上巻では、下山事件、もく星号墜落事件、昭電・造船疑獄事件、白鳥事件ラストヴォロフ事件、伊藤律事件が扱われている。
いずれの事件も、GHQが重要なカギを握っているところに共通点がある。
上記は下山事件についての記述だが、ここでもやはり、GHQが当時の強大化した労働運動をどのように考えていたかが記されている。
下山事件は結局、自殺か他殺かもはっきりしないまま迷宮入りしてしまうわけだが、清張は他殺説を主張する。
証拠が十分でない中、独自の推理によってグイグイと事件の核心に迫っていく。
分断された事実を結びつけ、点と点をつなぎ合わせるようにして論理を展開していく。
清張が他殺を主張するのは、次のような事実による。
まだ下山総裁の生死の程が分っていない時、東鉄の労組支部の部屋で、東鉄渉外部員の前田某が「今電話が掛かって来たが、総裁が自動車事故で死んだ」と伝えて、みなで喊声を挙げた事実。

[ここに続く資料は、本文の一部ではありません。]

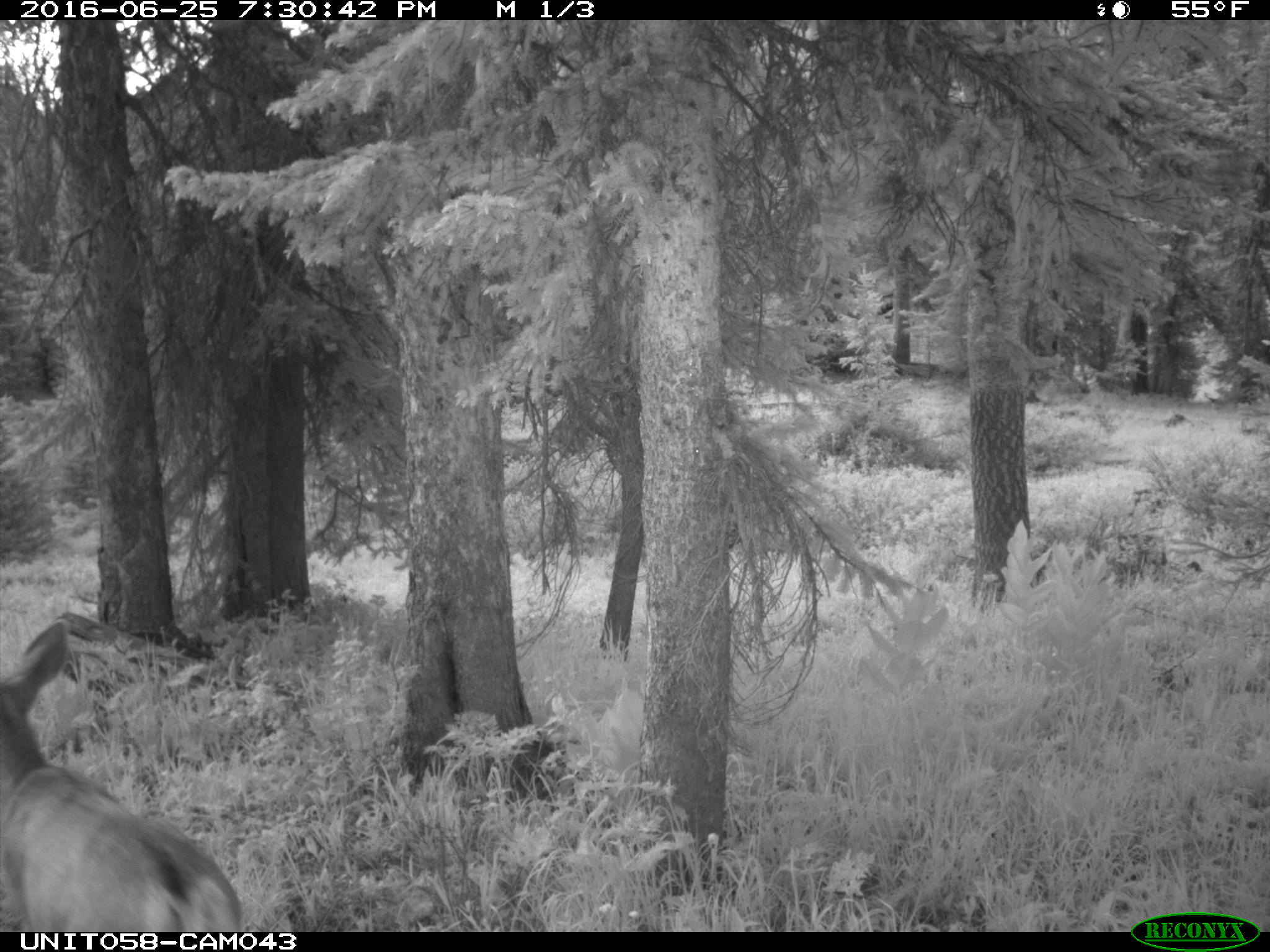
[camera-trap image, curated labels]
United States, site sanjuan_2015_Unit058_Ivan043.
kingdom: Animalia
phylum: Chordata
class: Mammalia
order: Artiodactyla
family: Cervidae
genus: Odocoileus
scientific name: Odocoileus hemionus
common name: mule deer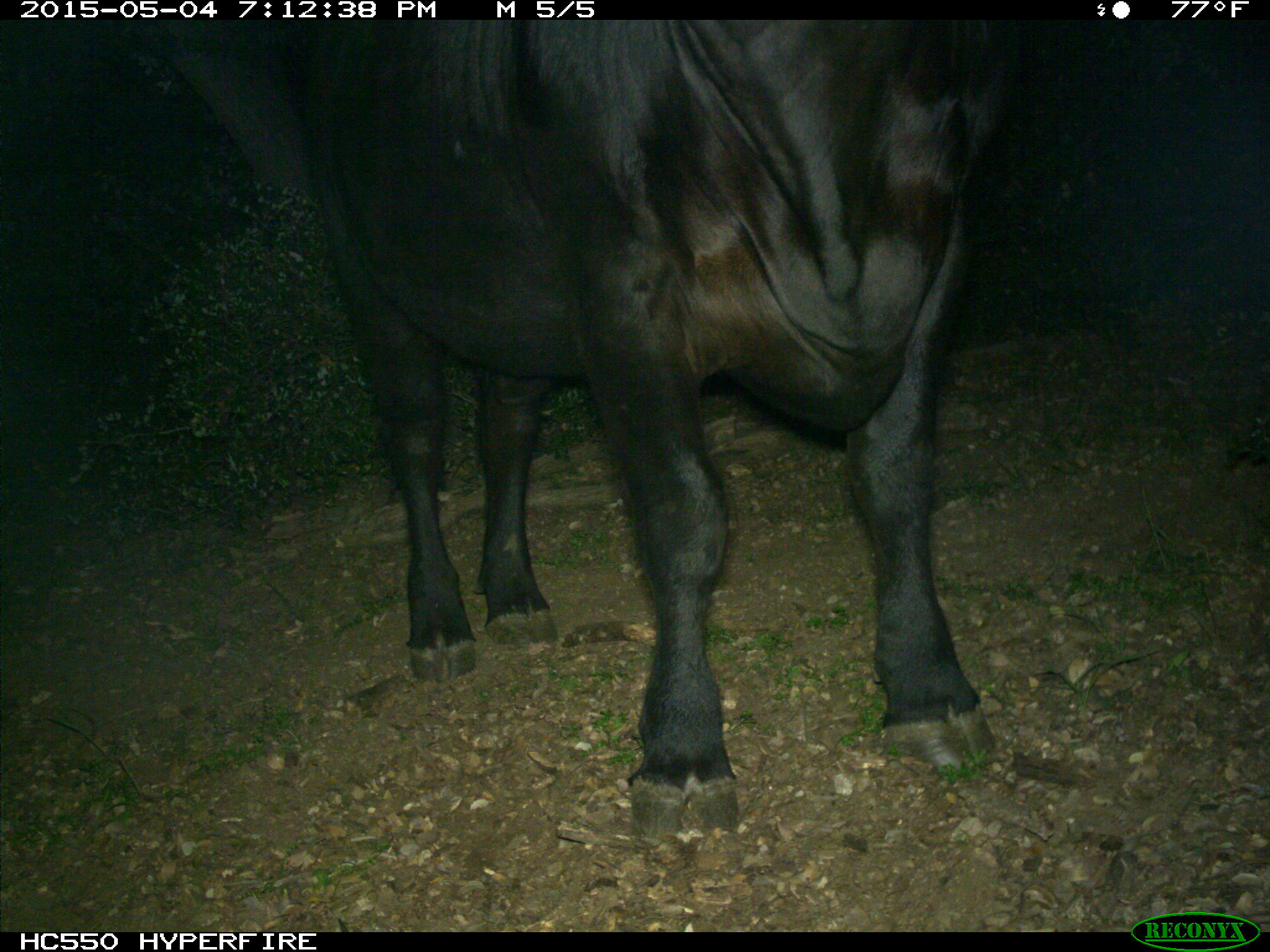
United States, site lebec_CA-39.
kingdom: Animalia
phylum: Chordata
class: Mammalia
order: Artiodactyla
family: Bovidae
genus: Bos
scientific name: Bos taurus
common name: domestic cow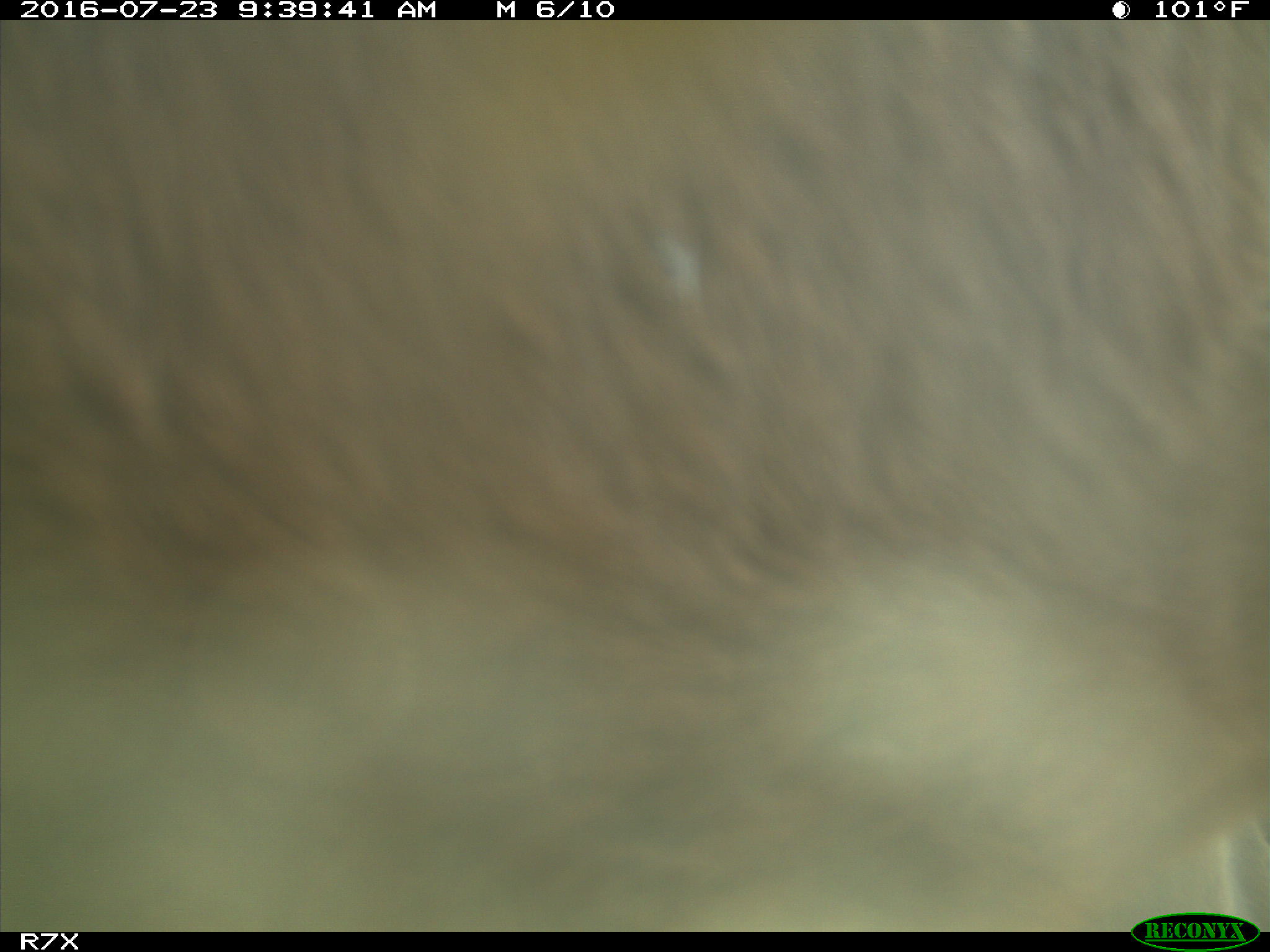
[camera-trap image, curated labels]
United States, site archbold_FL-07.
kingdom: Animalia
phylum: Chordata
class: Mammalia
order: Artiodactyla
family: Bovidae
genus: Bos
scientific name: Bos taurus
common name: domestic cow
Bos taurus (domestic cow).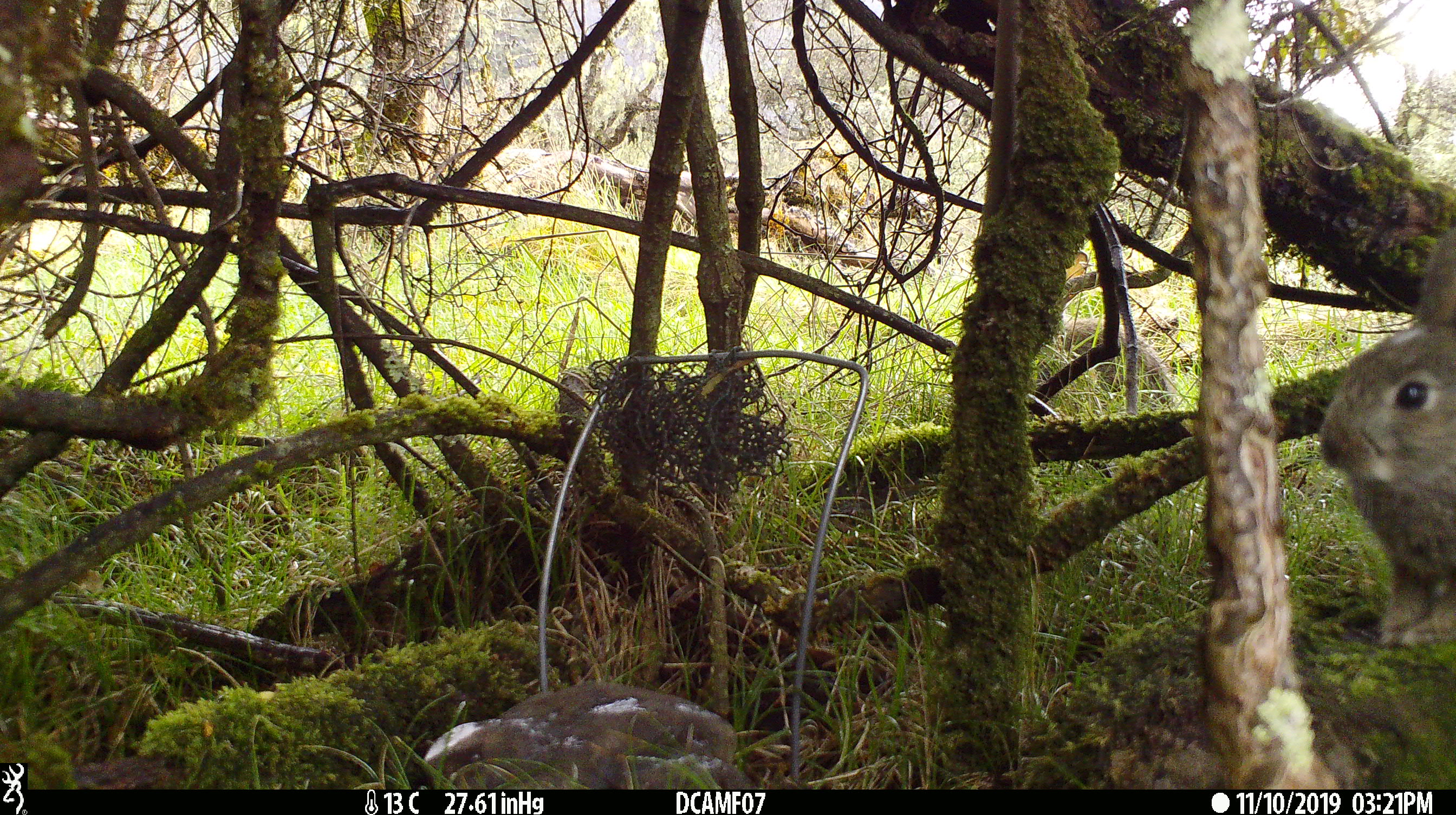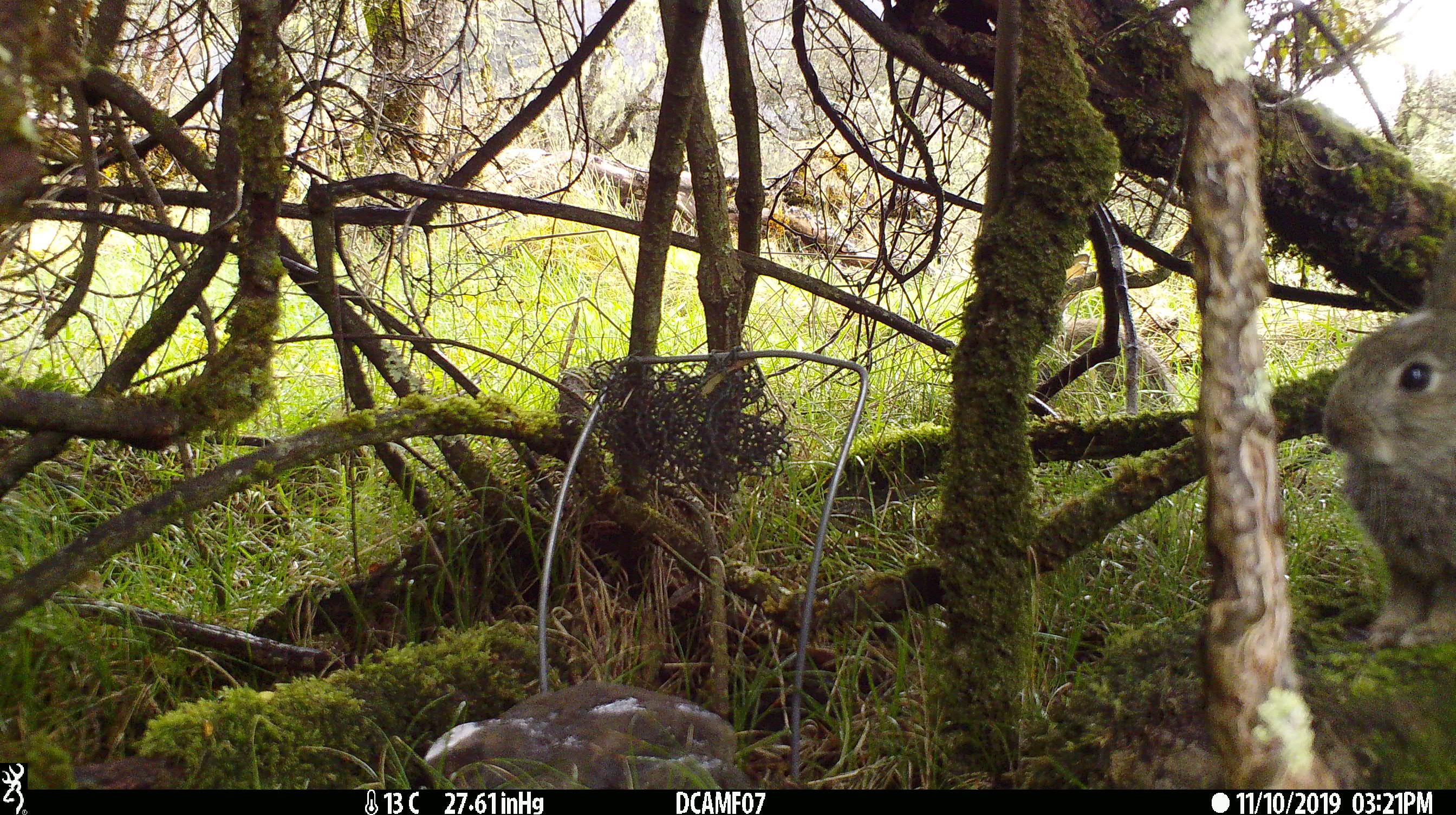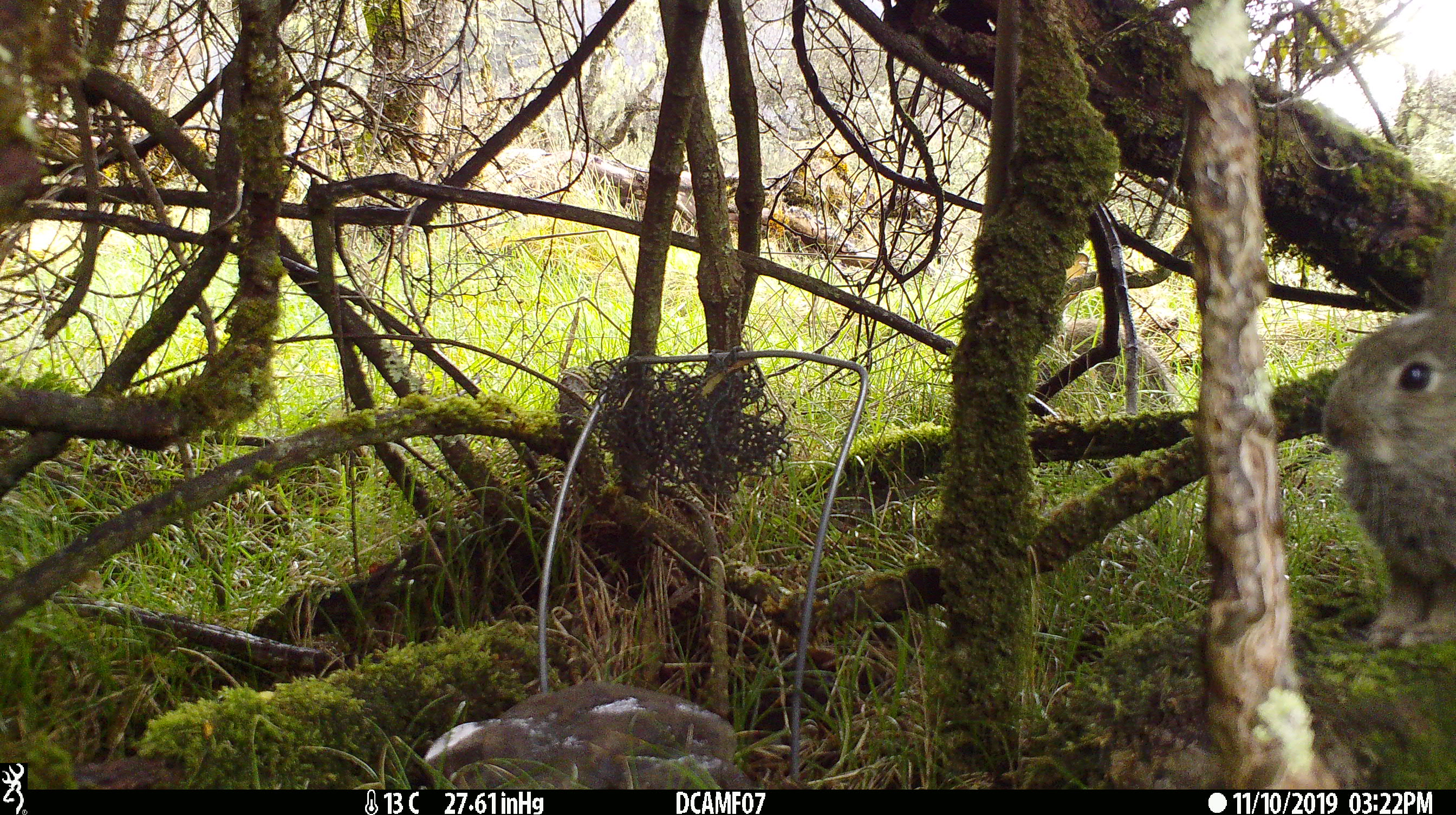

下山総裁が失踪する二日ぐらい前から、「下山を殺せ」「下山を暁に祈らせろ」というビラが新宿駅付近に貼ってあった事実。
総裁の失踪前日には、鉄道弘済会の或る青年が、下山殺しの予告電話をうけていたという事実。
GHQが日本支配以来、軍国主義の払拭に、方便として用いた共産党育成方針が思わぬ成果を上げ、日本のあらゆる分野において共産党、またはその同調者が急増したことから、今のうちに何とかせねばならぬと考えていたという背景。
下山総裁の貸金庫の中には、見られて恥かしい物の一つである春画があったという事実。
もし覚悟の自殺ならば、そんな物は必ず持ち出して処分しているであろう。
と、このような事実をいくつもつなぎ合わせ、一つの推理として下山総裁の死はGHQが何らかの形で関わっていると結論づけている。
私が生まれる前の事件だが、最近の推理小説やノンフィクションにはない、骨太で重厚な作品にしあがっており、非常に読みごたえがある。